Open Access
Credit Card Fraud Detection Using Machine Learning Classification Algorithms over Highly Imbalanced Data
Publication year - 2020
Publication title -
journal of science and technolgy
Language(s) - English
Resource type - Journals
ISSN - 2456-5660
DOI - 10.46243/jst.2020.v5.i3.pp138-146
Subject(s) - misrepresentation , computer science , credit card fraud , credit card , machine learning , precision and recall , artificial intelligence , statistical classification , recall , data mining , world wide web , payment , linguistics , philosophy , political science , law
:Most online customers use cards to pay for their purchases. As charge cards become the most mainstreamstrategy for installment, instances of misrepresentation relationship with it too increases. The primary goal of thisventure is to be ready to perceive false exchanges from non-fake exchanges.
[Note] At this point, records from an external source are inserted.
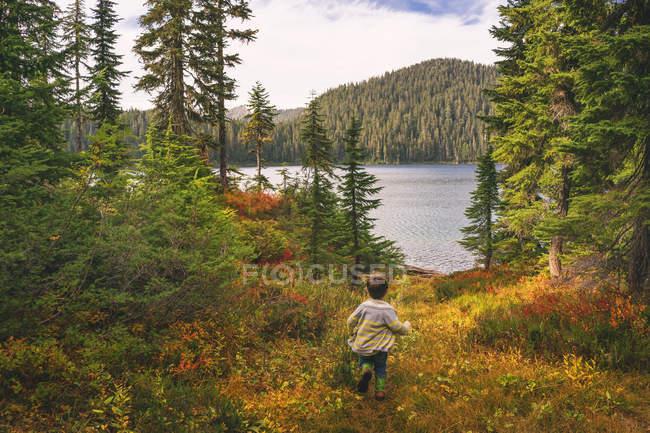 Junge läuft durch Wald — Stockfoto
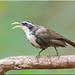 Indian Scimitar Babbler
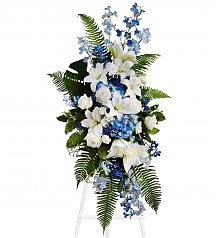 Funeral Flowers: Ocean Breeze Spray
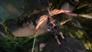 Videogioco Guild Wars 2: Heart of Thorns Edizione Pre Acquisto Personal Computer 9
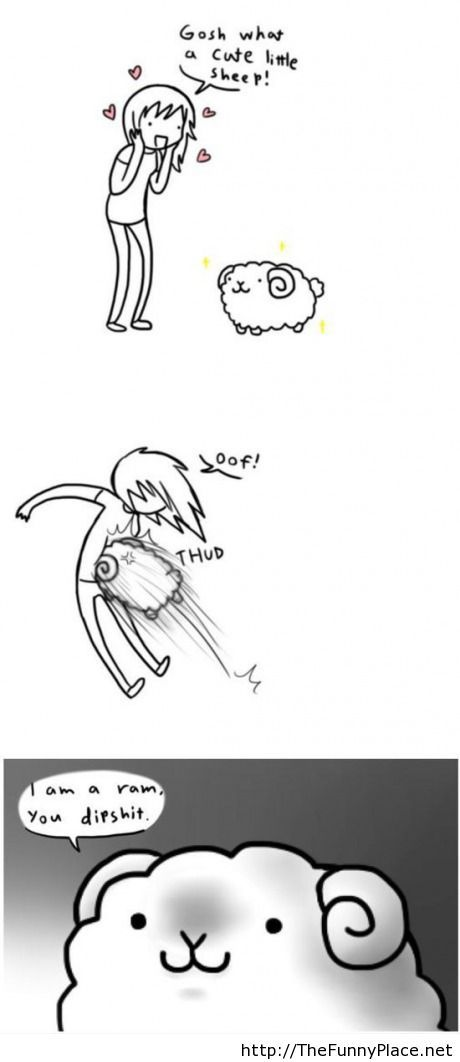 What a cute sheep!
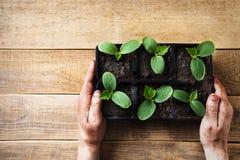Piantina verde in vasi e mano degli uomini su fondo di legno Tema di ecologia fotografia stock libera da diritti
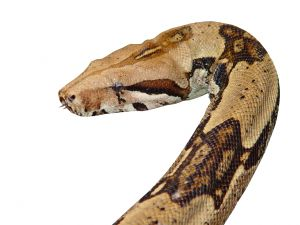 dreams about snakes: to dream of snakes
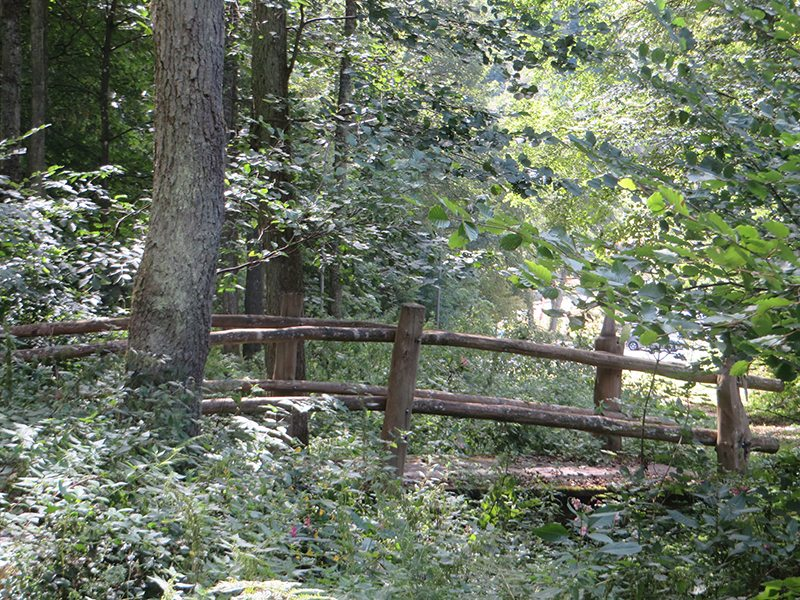 An dieser Stelle steht ein Bild mit dem Titel: Die kleine zauberhafte Holzbrücke, die mich zum Parkplatz bringt (Foto: Hans-Joachim Schneider)
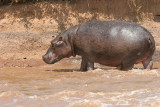Hippos usually feed out of the water in the evening, night and early morning.  This one left the water much later in the day.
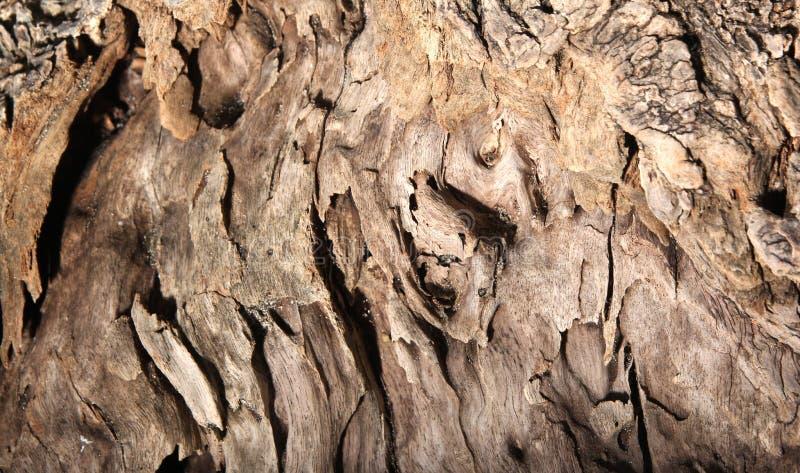 Het afwijkingshout op strand met uitgeput geraakt ziet eruit stock afbeeldingen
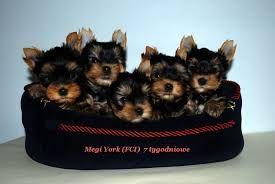 Znalezione obrazy dla zapytania yorkshire terrier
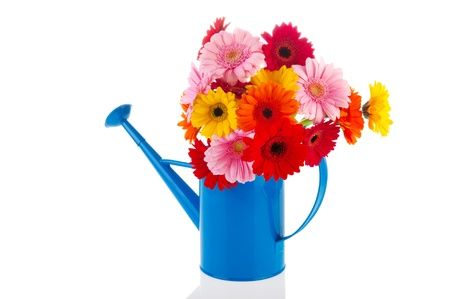 Blue metal watering can with a bouquet of flowers photo
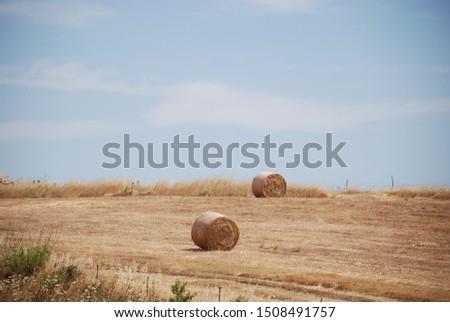 Bales of fodder for livestock #1508491757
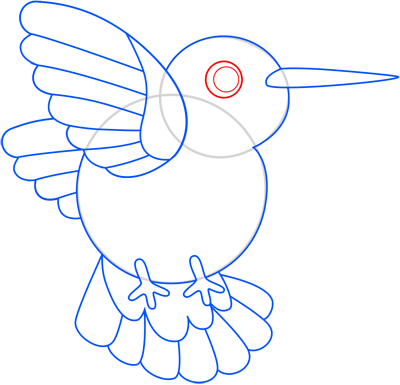 Learn easy to draw colibri step 09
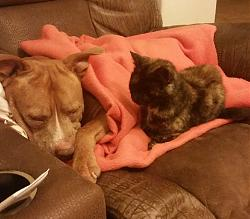 Click image for larger version.  Name:dog1.jpg Views:206 Size:50.6 KB ID:5946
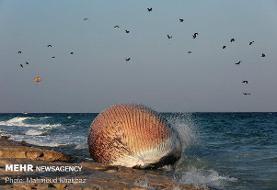اسکلت نهنگ دفن شده درساحل سیمرغ به موزه محیط زیست منتقل می شود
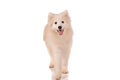 Samoyed dog isolated on white background Stock Photos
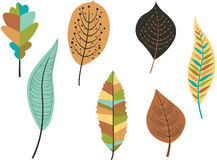 Collection of leaves. Vector Royalty Free Stock Image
In request to do so,primarily,datamining methods are utilized to examine the examples and attributes of deceitful and non-faketransactions.Then,machine learning systems are utilized to foresee the fake and non-fake exchanges automatically.Algorithms LR (Logistic Regression) is used. Therefore, the blend of AI and information mining procedures areutilized to distinguish the fake and non-fake exchanges by learning the examples of the information. Models aremade utilizing these calculations and afterward precision,accuracy,recall are determined and an examination ismade.